Patente europeia ou a história da “velhinha obrigada a atravessar a rua”

A controversa patente europeia com protecção unitária foi o tema em debate no Em Nome da Lei da Renascença. Empresas queixam-se que não foram ouvidas e querem repensar um mecanismo que agrava custos de contexto.

Portugal deve aproveitar o “Brexit” para pôr em causa a participação na patente europeia com protecão unitária, defendem as associações do sector, que estão preocupadas com os custos do novo sistema. O tema esteve em destaque no programa Em Nome da Lei da Renascença.

A patente europeia com proteção unitária permite proteger as inovações em simultâneo em todos os países da União Europeia aderentes, em vez da exigência de um registo separado em cada Estado-membro. Deveria entrar em vigor no último trimestre deste ano, mas, para que isso aconteça, é obrigatória a ratificação pelos três países que têm mais patentes: França, Inglaterra e Reino Unido.

A saída dos britânicos da UE deve obrigar a parar para pensar, defende no programa Em Nome da Lei da Renascença o presidente em Portugal da Associação Internacional para a Protecção da Propriedade Intelectual (AIPPI).

Gonçalo de Sampaio considera que o “Brexit” é uma oportunidade para repensar e discutir a participação portuguesa na patente de protecção unitária.

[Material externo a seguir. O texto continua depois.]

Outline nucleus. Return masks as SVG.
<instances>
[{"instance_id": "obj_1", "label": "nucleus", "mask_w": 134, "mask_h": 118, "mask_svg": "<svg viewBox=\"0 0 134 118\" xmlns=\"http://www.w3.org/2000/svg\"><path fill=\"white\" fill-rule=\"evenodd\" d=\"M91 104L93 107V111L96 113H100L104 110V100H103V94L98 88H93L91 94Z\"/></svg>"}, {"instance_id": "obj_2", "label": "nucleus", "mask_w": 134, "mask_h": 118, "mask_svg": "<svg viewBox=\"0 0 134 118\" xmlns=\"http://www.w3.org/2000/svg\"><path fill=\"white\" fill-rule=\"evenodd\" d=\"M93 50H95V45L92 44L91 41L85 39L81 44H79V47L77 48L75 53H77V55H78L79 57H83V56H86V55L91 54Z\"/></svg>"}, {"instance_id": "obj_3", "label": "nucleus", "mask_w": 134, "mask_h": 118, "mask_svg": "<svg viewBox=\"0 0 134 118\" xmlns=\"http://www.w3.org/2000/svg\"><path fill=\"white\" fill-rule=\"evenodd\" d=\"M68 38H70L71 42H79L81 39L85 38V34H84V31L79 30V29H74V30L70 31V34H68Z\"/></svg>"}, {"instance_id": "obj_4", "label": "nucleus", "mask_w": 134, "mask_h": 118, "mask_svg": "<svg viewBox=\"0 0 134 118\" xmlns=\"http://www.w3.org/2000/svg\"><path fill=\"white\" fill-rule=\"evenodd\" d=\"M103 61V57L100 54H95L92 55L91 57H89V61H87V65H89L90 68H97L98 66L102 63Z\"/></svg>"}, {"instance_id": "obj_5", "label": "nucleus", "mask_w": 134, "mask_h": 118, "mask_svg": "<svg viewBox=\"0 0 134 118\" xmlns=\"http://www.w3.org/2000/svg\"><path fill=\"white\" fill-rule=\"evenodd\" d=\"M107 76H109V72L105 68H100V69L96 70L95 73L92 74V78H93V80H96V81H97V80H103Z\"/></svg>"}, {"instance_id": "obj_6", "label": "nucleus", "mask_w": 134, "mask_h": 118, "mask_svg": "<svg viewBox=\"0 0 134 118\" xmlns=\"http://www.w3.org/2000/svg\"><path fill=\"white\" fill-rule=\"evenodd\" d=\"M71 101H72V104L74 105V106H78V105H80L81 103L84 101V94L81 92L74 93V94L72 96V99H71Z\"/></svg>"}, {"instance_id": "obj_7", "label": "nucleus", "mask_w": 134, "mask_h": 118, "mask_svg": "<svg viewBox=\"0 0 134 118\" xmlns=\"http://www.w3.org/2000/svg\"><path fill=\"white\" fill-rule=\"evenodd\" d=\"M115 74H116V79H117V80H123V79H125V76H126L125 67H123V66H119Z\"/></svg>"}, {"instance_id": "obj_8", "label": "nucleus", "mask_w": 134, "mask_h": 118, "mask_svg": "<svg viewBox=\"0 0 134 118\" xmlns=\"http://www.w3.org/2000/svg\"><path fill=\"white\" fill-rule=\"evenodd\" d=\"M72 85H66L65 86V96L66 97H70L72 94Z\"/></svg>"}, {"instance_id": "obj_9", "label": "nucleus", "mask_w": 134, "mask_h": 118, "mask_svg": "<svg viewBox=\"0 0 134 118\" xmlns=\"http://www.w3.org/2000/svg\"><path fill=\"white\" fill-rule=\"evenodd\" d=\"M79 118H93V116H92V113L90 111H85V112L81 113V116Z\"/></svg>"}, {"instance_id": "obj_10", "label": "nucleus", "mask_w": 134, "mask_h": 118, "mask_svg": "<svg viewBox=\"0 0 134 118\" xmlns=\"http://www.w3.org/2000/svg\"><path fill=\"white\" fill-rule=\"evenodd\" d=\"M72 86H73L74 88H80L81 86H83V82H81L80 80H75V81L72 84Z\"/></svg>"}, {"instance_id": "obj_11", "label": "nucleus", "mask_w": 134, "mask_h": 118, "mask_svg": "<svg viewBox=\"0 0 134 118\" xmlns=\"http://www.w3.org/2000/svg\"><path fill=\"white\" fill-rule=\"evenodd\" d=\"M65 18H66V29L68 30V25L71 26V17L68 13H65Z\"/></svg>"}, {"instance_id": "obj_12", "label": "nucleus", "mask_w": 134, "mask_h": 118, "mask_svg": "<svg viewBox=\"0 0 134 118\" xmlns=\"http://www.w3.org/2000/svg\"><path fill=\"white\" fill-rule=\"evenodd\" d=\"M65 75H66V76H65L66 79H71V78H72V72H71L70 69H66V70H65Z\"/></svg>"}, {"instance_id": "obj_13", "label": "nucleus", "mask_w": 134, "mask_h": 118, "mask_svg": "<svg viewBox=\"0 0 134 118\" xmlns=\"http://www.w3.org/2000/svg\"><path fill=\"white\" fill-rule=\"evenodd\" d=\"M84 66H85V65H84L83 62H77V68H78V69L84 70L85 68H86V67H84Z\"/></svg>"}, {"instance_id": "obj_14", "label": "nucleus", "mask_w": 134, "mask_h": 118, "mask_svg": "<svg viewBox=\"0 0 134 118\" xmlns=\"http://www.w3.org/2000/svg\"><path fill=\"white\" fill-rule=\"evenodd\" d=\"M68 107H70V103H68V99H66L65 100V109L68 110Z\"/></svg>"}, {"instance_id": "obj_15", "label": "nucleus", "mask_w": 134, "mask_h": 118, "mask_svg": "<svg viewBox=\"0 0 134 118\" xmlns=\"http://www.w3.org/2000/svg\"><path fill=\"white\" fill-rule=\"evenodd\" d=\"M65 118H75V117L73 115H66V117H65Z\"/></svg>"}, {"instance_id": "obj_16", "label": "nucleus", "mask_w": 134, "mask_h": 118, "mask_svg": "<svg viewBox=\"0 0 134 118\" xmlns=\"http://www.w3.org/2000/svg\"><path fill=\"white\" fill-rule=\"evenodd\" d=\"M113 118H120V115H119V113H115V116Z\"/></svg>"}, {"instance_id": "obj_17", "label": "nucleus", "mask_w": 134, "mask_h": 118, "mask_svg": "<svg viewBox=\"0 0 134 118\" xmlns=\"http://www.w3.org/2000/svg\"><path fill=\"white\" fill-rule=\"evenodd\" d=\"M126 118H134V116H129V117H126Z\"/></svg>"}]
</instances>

O presidente da AIPPI lembra que a patente com protecção unitária foi criada para as empresas e elas não foram ouvidas. Nenhum dos governos, desde 1980, quis saber o que pensa a indústria.

“Isto parece um bocado aquela velhinha que não quer atravessar a rua e o Estado obriga as empresas a atravessar. Elas não querem atravessar a rua, estão bem como estão ou não estão. Isso é uma decisão que cabe às empresas.”

Portugal ganhava mais em estar fora do que em estar dentro da patente europeia com proteção unitária, defende Gonçalo de Sampaio. Foi o que fez a Espanha, fazendo com que as empresas do maior parceiro comercial de Portugal tenham o melhor de dois mundos.

“Uma empresa portuguesa e uma espanhola vão a uma feira na Alemanha e o alemão ao português vai exigir ‘royalties’ por ter cá a patente protegida. Ao espanhol não vai poder exigir muito porque não tem patente protegida lá. Isto significa que as empresas portuguesas vão ter um custo de contexto muito maior do que as empresas espanholas”, exemplifica Gonçalo de Sampaio.

A patente europeia de protecção unificada está associada a um novo tribunal que irá resolver conflitos e que vai representar um brutal aumento das custas judiciais, argumenta o presidente da Associação Internacional para a Protecção da Propriedade Intelectual.

Patente europeia é bom negócio para as multinacionais

A patente unitária não interessa às empresas portuguesas que são em 99% pequenas e médias empresas (PME). O negócio é bom, sim, para as grandes multinacionais na sua maioria de países fora da União Europeia, argumenta o presidente da Associação Portuguesa de Mandatários Europeus de Patentes, João Pereira da Cruz.

“60% das patentes europeias actualmente pedidas no Instituto Europeu de Patentes são de países de fora da Europa. A Suíça, que é capaz de ser o país europeu com maior número de patentes de fora da UE, tem cerca de 5%. Estamos a falar de 65% das patentes europeias que não fazem parte de países da UE. Os americanos são os grandes utilizadores do sistema, com 26%.”

A presidente do Instituto Nacional de Propriedade Industrial, Leonor Trindade, responde que as empresas podem sempre continuar a pedir patentes nacionais (válidas apenas em Portugal) ou pedir uma patente europeia, que depois têm de formalizar nos vários países.

Leonor Trindade insiste que o novo sistema representa um corte nos custos da protecção das inovações e diz que do actual, como dos anteriores dois governos, sempre recebeu sinais de total empenhamento na patente unitária europeia.

No programa Em Nome da Lei da Renascença, o juiz desembargador Eurico Reis mostra-se favorável à ideia. Ele que fez parte do grupo de peritos internacionais que acompanhou a criação do sistema de patentes admite, no entanto, que o “Brexit” é um factor de incerteza, até porque uma das sedes deveria ser em Londres.

Eurico Reis reconhece que os empresários deveriam ter sido ouvidos e critica a forma como a negociação política final foi conduzida pelo anterior Governo PSD-CDS, porque no projecto inicial Portugal tinha a sede exclusiva de uma câmara arbitral, mas acabou por aceitar dividir essa sede com a Eslovénia.